Until this moment, I had naively assumed that the Association of Chief Police Officers (ACPO) was an official body, funded by the Home Office to co-ordinate policing policy. Well, guess what? It’s a nice little privatised earner, as this Telegraph report suggests.
Concerns have been raised that the Association of Chief Police Officers (ACPO) is being run as a private company and as such escapes many of the rules that ensure public bodies are accountable.
Nevertheless it has been taking on an increasing role in advising the government on strategies to fight terrorism and organised crime.
The ‘not for profit’ company does not pay dividends to shareholders but its accounts show ACPO has built up £15.8m in assets, including £9.2m cash in the bank on a turnover of £18m.
It has emerged that the association is charging between £35 and £70 for criminal record checks for US visas which used to cost £10.
It also markets a service to endorse crime prevention measures which made £225,000 profit.
The money comes on top of £15m received from the Home Office for the “co-ordination of the national police response to terrorism, organised crime [and] large operations such as the Suffolk prostitute murders” according to its accounts and payments for its involvement in arranging the “use of police cells across the country to house prisoners”.
Its president, Sir Ken Jones, the former Sussex Chief Constable, earns £138,702 a year along with £30,000 pension contributions on top of his police pensions.

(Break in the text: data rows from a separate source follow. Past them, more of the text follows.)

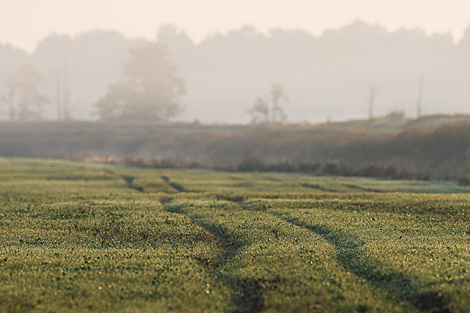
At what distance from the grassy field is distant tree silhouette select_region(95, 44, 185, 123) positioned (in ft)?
365

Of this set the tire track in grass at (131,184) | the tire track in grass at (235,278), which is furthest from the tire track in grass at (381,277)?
the tire track in grass at (131,184)

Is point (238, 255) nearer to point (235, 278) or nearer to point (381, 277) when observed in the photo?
point (235, 278)

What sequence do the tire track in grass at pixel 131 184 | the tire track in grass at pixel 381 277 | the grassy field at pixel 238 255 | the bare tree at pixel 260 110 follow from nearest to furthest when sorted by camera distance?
the tire track in grass at pixel 381 277
the grassy field at pixel 238 255
the tire track in grass at pixel 131 184
the bare tree at pixel 260 110

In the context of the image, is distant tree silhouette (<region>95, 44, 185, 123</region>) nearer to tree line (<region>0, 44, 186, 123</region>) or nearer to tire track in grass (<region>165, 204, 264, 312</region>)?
tree line (<region>0, 44, 186, 123</region>)

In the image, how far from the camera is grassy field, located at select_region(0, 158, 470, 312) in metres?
10.8

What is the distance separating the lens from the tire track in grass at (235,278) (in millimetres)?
10927

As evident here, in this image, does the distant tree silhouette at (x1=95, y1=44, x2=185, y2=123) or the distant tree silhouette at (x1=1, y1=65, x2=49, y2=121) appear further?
the distant tree silhouette at (x1=1, y1=65, x2=49, y2=121)

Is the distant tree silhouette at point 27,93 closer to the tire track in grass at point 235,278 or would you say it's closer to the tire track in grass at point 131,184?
the tire track in grass at point 131,184

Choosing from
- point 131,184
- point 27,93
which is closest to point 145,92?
point 27,93

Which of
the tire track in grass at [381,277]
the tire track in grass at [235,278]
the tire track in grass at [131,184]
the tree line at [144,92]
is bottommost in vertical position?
the tire track in grass at [131,184]

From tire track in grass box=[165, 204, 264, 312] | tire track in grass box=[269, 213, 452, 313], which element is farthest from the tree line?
tire track in grass box=[269, 213, 452, 313]

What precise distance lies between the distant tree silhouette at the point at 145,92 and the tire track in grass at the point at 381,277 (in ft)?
393

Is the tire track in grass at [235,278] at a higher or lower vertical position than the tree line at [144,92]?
lower

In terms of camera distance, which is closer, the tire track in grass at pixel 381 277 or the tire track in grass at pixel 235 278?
the tire track in grass at pixel 381 277
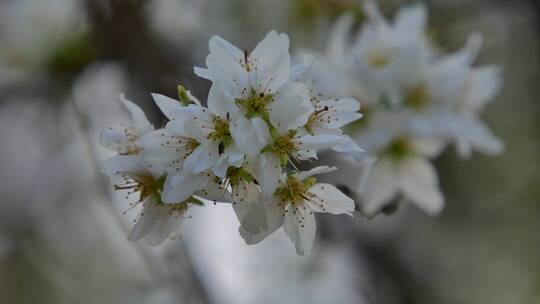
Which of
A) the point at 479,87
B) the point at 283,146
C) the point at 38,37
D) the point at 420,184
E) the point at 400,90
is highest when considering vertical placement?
the point at 38,37

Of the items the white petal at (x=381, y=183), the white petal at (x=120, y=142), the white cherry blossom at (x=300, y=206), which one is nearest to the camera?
the white cherry blossom at (x=300, y=206)

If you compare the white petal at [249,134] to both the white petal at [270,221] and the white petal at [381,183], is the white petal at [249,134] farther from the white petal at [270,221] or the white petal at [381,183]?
the white petal at [381,183]

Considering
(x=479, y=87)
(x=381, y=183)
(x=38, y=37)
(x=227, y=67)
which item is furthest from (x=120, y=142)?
(x=38, y=37)

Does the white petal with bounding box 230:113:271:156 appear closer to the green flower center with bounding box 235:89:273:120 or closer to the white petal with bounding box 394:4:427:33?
the green flower center with bounding box 235:89:273:120

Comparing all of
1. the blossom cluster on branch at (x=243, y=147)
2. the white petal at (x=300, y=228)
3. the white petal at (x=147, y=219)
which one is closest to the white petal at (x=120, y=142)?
the blossom cluster on branch at (x=243, y=147)

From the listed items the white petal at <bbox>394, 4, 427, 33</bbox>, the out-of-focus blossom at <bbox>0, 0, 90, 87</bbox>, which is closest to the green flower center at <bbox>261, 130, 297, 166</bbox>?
the white petal at <bbox>394, 4, 427, 33</bbox>

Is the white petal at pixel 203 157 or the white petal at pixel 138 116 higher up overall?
the white petal at pixel 138 116

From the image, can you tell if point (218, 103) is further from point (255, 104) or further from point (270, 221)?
point (270, 221)
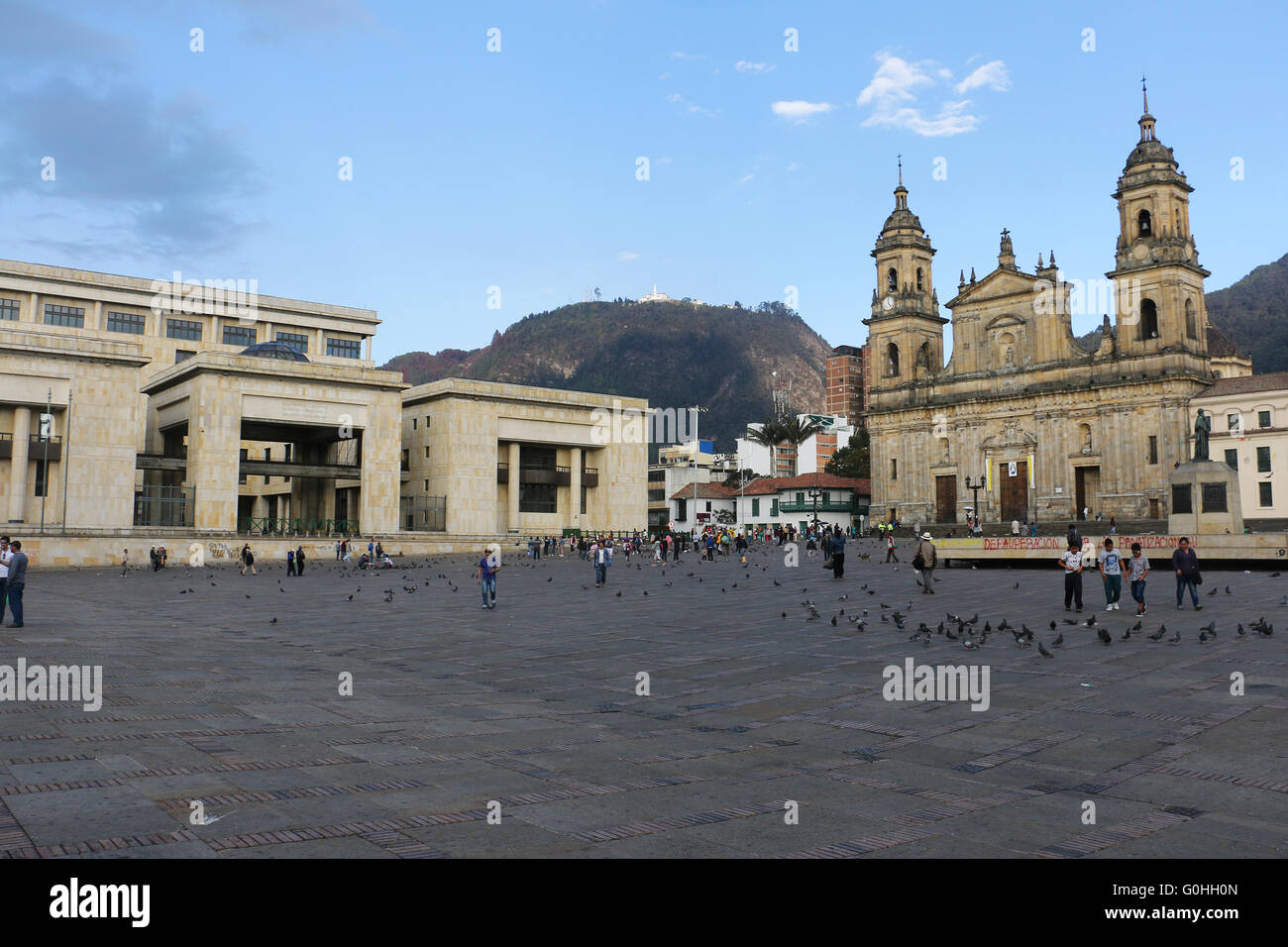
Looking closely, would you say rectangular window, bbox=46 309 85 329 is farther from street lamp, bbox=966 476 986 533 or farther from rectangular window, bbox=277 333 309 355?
street lamp, bbox=966 476 986 533

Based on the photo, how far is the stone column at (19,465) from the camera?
1720 inches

Other former chief constables head up different subsidiaries and the overall wage bill comes to £1.4m for 21 employees, although that also includes outside consultants.
Shami Chakrabarti, director of civil liberties group Liberty, has called for a “fundamental review”, claiming that the functions of ACPO need to be determined by Parliament.
She said: “ACPO is many things. It advises Government, it sets policing policy, it campaigns for increased police powers, and now we learn it is engaged in commercial activities – all with a lack of accountability”.